Les préoccupations des annonceurs s'inscrivent également dans une tension plus large, car les plateformes technologiques proposent de plus en plus de solutions d'IA qui pourraient produire de meilleurs résultats pour les annonceurs, mais qui les obligent à renoncer à un certain niveau de contrôle sur leurs publicités.

Ce n'est pas la première fois que Google et Bing étendent leurs réseaux tout en limitant le contrôle des annonceurs, a déclaré Samantha Aiken, superviseur des recherches payantes à l'agence de marketing Code3.

Par exemple, de nombreux acteurs du secteur considèrent Performance Max de Google, un outil qui utilise l'intelligence artificielle pour trouver automatiquement les meilleurs emplacements publicitaires dans plusieurs produits Google au lieu de demander aux annonceurs de mettre en place différentes campagnes publicitaires, comme une boîte noire analytique, a-t-elle déclaré, car les modèles algorithmiques ne divulguent pas la manière dont ils déterminent où diffuser les publicités.

Trois acheteurs de publicité ont déclaré qu'ils étaient préoccupés par le manque de transparence des rapports de Microsoft, ou par les rapports qui peuvent montrer quels termes de recherche ont déclenché l'apparition des publicités d'une marque dans les expériences d'IA générative, ou comment les publicités se sont comportées par rapport aux publicités de recherche traditionnelles.

Bien que les représentants de Microsoft se soient montrés réceptifs à ces préoccupations, ils n'ont pas fourni de calendrier pour la mise à disposition de rapports plus transparents, ont déclaré deux des acheteurs de publicité.

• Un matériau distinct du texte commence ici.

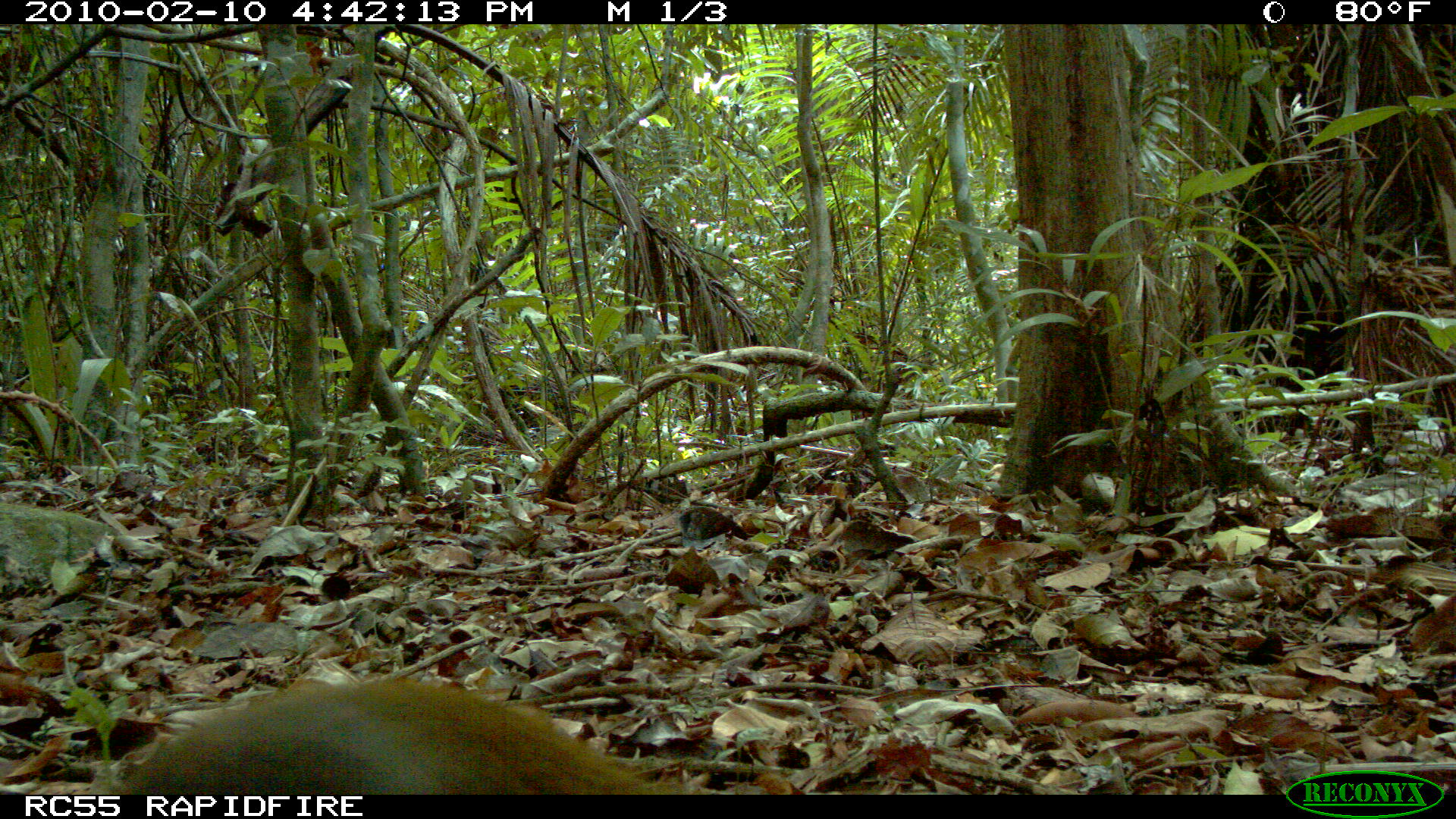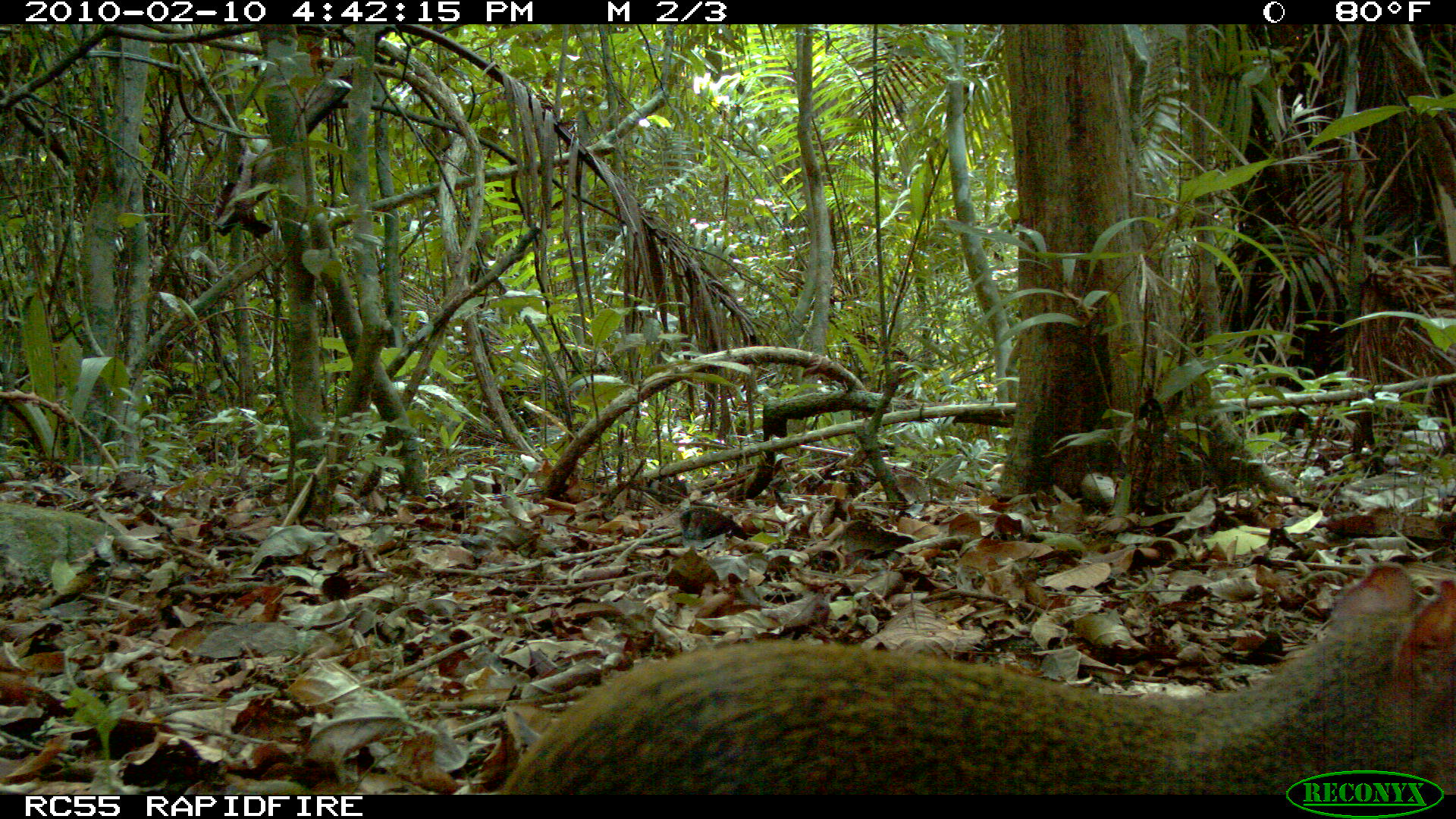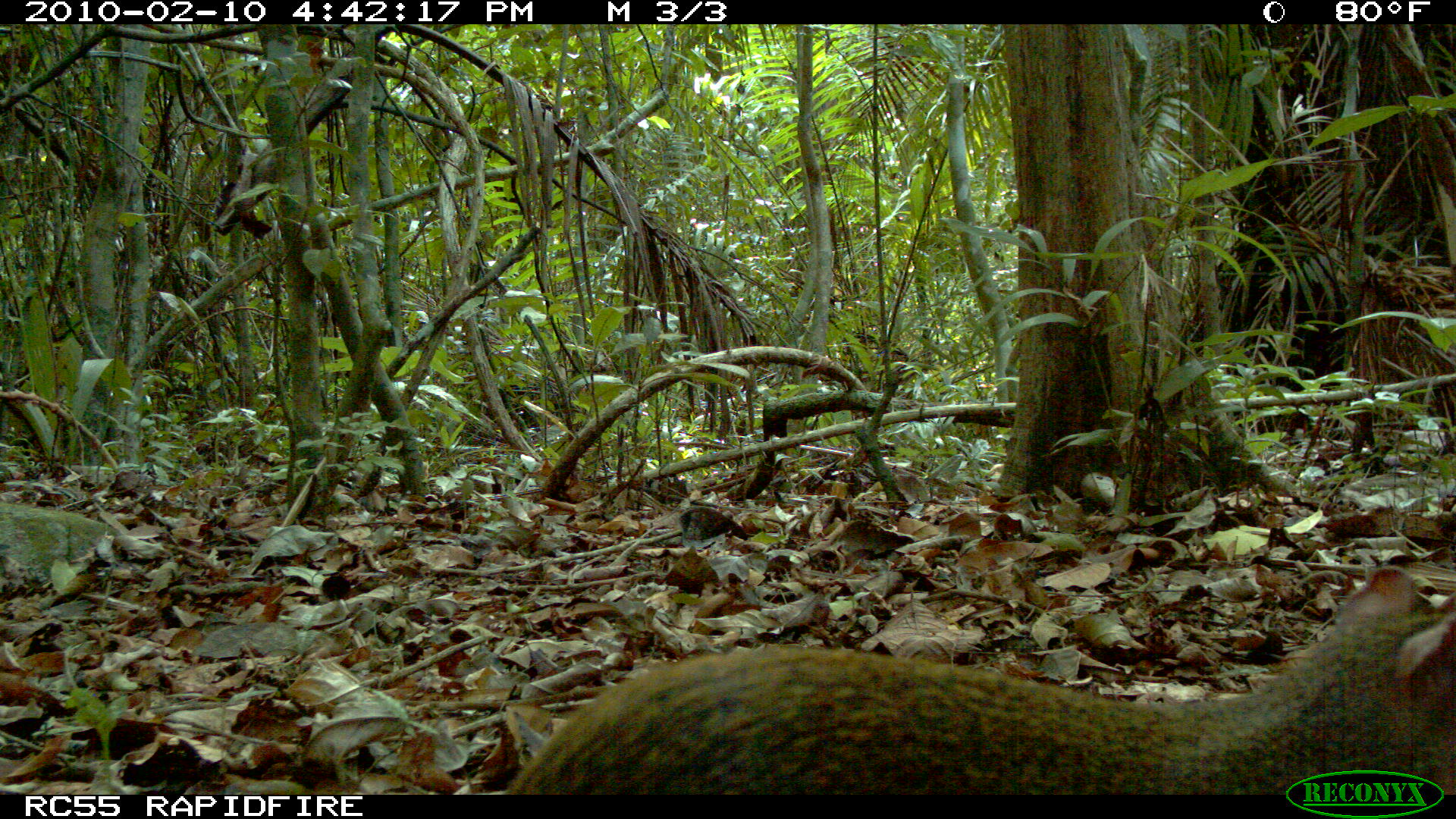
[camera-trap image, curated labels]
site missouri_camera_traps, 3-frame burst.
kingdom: Animalia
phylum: Chordata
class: Mammalia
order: Rodentia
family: Dasyproctidae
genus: Dasyprocta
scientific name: Dasyprocta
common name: agouti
Agouti (Dasyprocta). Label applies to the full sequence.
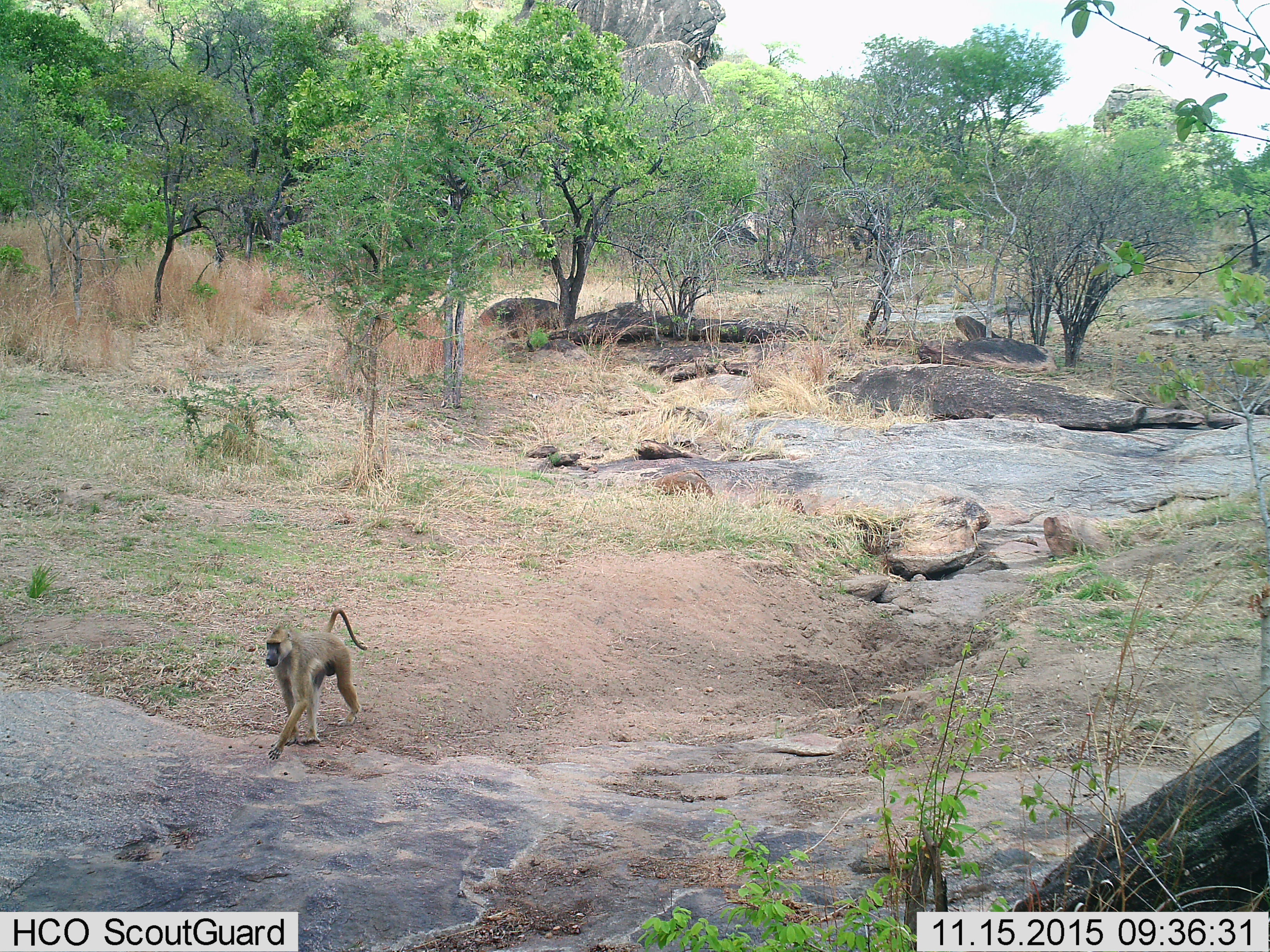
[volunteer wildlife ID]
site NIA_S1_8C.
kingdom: Animalia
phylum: Chordata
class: Mammalia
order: Primates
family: Cercopithecidae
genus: Papio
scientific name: Papio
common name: baboon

Les annonceurs ne peuvent pas simplement aller chercher le rapport pour voir combien de fois ils apparaissent (dans le chatbot Bing), a déclaré l'un des acheteurs de publicité, qui a requis l'anonymat pour discuter de conversations privées avec un partenaire commercial.

M. Kjolso a déclaré que les rapports de transparence étaient l'une des principales demandes des agences de publicité et que les équipes de produits de Microsoft y travaillaient en priorité.

Nous sommes en train de réfléchir aux leviers et contrôles supplémentaires que nous devons fournir aux annonceurs, a-t-elle déclaré, ajoutant que les équipes de vente travaillaient activement avec certaines marques pour dissiper toute inquiétude quant à l'endroit où leurs publicités apparaissent.

Deux acheteurs de médias de grandes agences de publicité ont déclaré qu'ils s'interrogeaient sur la manière dont les géants de la recherche empêcheraient les publicités d'apparaître sur les réponses de l'IA qui comprennent des "hallucinations" ou de fausses informations.

Selon M. Kjolso, les informations du site web de Bings peuvent servir de mécanisme de "mise à la terre" pour les modèles à langage étendu et réduire le risque d'hallucinations.